## PAGE EXCERPT
- - -

No single person in the history of southwest Washington has had a greater impact on the physical built environment than architect Day Hilborn. His projects span a 40-year period and define many of the cultural institutions of the city.
Day Walter Hilborn was born on a farm near Brow City, Michigan on February 1, 1897. Early in his life the family moved a variety of times finally settling in Ford’s Prairie outside of Centralia where Hilborn graduated from high school in 1916. While there, he had been an all star basketball player and became active in the performing arts. Three days before graduation, he had the leading role in his senior class play, “Merely Mary Ann.” This introduction to the theater would continue to interest him for the rest of his life and had an effect on many of his designs.
Soon after graduation, Hilborn enlisted in the Army and was sent to the Texas/Mexican border. When Hilborn returned home, he enrolled for classes at Washington State College in Pullman. However, after the draft was authorized by Congress in May of 1917, Hilborn was shipped out on one of the first U.S. ships to sail for France in WWI.

- - -

## STORED DATA
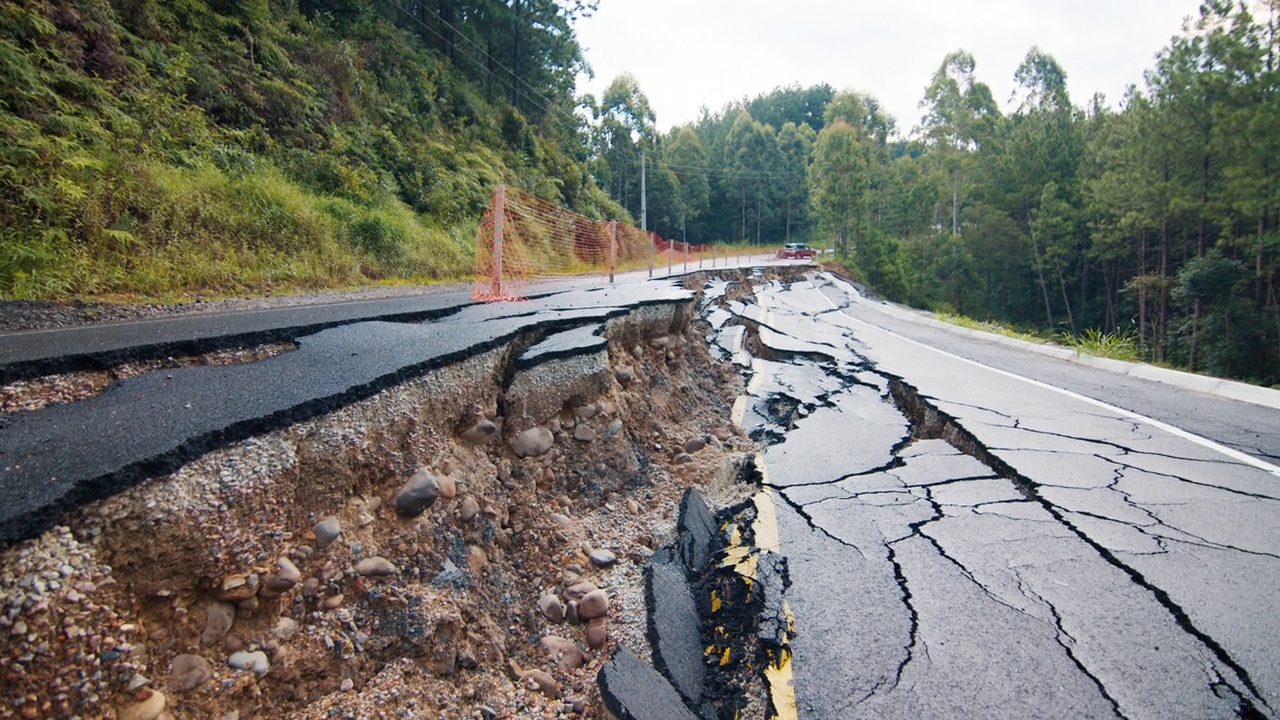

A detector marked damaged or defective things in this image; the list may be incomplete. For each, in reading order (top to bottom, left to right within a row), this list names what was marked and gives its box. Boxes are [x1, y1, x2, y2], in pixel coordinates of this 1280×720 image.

cracked asphalt road [721, 271, 1280, 712]
damaged road surface [727, 271, 1280, 712]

- - -

## PROBLEM
Please list every year mentioned in the biographical passage on Day Hilborn.

## ANSWER FOR THE TASK
1897, 1916, 1917